------ DATA SHOWN ------

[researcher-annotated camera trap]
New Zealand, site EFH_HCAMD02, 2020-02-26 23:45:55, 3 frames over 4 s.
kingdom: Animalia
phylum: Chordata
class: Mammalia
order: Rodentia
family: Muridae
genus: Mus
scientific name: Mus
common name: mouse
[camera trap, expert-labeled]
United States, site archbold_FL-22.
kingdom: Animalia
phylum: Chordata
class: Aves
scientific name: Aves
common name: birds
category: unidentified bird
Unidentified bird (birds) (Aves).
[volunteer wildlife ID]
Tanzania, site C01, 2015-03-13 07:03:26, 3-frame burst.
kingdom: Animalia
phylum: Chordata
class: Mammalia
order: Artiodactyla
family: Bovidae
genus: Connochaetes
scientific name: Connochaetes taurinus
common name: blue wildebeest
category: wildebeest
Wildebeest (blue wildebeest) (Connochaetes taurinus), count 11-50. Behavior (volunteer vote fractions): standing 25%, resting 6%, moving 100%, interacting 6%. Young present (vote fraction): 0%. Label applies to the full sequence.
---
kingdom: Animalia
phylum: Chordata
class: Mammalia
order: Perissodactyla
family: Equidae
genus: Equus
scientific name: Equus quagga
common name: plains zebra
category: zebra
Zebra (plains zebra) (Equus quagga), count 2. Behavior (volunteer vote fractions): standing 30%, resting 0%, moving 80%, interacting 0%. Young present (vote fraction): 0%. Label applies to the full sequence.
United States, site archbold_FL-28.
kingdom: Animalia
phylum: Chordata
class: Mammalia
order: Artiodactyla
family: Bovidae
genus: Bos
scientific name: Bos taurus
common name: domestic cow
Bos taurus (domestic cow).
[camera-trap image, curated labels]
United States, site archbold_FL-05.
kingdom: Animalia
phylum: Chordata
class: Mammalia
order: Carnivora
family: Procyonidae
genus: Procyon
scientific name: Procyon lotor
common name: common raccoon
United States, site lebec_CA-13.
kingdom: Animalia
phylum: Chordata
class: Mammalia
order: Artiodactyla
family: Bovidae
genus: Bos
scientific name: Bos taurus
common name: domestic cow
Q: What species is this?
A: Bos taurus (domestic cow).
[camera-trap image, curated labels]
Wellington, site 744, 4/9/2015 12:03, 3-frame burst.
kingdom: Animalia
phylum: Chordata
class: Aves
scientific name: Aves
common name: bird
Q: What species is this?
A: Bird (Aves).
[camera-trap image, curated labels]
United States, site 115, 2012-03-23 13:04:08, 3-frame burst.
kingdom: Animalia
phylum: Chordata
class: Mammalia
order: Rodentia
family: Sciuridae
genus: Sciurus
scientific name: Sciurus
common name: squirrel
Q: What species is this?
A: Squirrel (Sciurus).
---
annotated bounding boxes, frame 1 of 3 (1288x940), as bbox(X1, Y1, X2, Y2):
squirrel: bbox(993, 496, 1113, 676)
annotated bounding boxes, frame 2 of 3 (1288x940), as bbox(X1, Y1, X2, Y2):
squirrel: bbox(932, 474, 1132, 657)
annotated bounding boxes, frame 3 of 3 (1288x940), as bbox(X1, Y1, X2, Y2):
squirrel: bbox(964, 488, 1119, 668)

------

All entries must be repeated exactly.

[researcher-annotated camera trap]
New Zealand, site EFH_HCAMD02, 2020-02-26 23:45:55, 3 frames over 4 s.
kingdom: Animalia
phylum: Chordata
class: Mammalia
order: Rodentia
family: Muridae
genus: Mus
scientific name: Mus
common name: mouse
[camera trap, expert-labeled]
United States, site archbold_FL-22.
kingdom: Animalia
phylum: Chordata
class: Aves
scientific name: Aves
common name: birds
category: unidentified bird
Unidentified bird (birds) (Aves).
[volunteer wildlife ID]
Tanzania, site C01, 2015-03-13 07:03:26, 3-frame burst.
kingdom: Animalia
phylum: Chordata
class: Mammalia
order: Artiodactyla
family: Bovidae
genus: Connochaetes
scientific name: Connochaetes taurinus
common name: blue wildebeest
category: wildebeest
Wildebeest (blue wildebeest) (Connochaetes taurinus), count 11-50. Behavior (volunteer vote fractions): standing 25%, resting 6%, moving 100%, interacting 6%. Young present (vote fraction): 0%. Label applies to the full sequence.
---
kingdom: Animalia
phylum: Chordata
class: Mammalia
order: Perissodactyla
family: Equidae
genus: Equus
scientific name: Equus quagga
common name: plains zebra
category: zebra
Zebra (plains zebra) (Equus quagga), count 2. Behavior (volunteer vote fractions): standing 30%, resting 0%, moving 80%, interacting 0%. Young present (vote fraction): 0%. Label applies to the full sequence.
United States, site archbold_FL-28.
kingdom: Animalia
phylum: Chordata
class: Mammalia
order: Artiodactyla
family: Bovidae
genus: Bos
scientific name: Bos taurus
common name: domestic cow
Bos taurus (domestic cow).
[camera-trap image, curated labels]
United States, site archbold_FL-05.
kingdom: Animalia
phylum: Chordata
class: Mammalia
order: Carnivora
family: Procyonidae
genus: Procyon
scientific name: Procyon lotor
common name: common raccoon
United States, site lebec_CA-13.
kingdom: Animalia
phylum: Chordata
class: Mammalia
order: Artiodactyla
family: Bovidae
genus: Bos
scientific name: Bos taurus
common name: domestic cow
Q: What species is this?
A: Bos taurus (domestic cow).
[camera-trap image, curated labels]
Wellington, site 744, 4/9/2015 12:03, 3-frame burst.
kingdom: Animalia
phylum: Chordata
class: Aves
scientific name: Aves
common name: bird
Q: What species is this?
A: Bird (Aves).
[camera-trap image, curated labels]
United States, site 115, 2012-03-23 13:04:08, 3-frame burst.
kingdom: Animalia
phylum: Chordata
class: Mammalia
order: Rodentia
family: Sciuridae
genus: Sciurus
scientific name: Sciurus
common name: squirrel
Q: What species is this?
A: Squirrel (Sciurus).
---
annotated bounding boxes, frame 1 of 3 (1288x940), as bbox(X1, Y1, X2, Y2):
squirrel: bbox(993, 496, 1113, 676)
annotated bounding boxes, frame 2 of 3 (1288x940), as bbox(X1, Y1, X2, Y2):
squirrel: bbox(932, 474, 1132, 657)
annotated bounding boxes, frame 3 of 3 (1288x940), as bbox(X1, Y1, X2, Y2):
squirrel: bbox(964, 488, 1119, 668)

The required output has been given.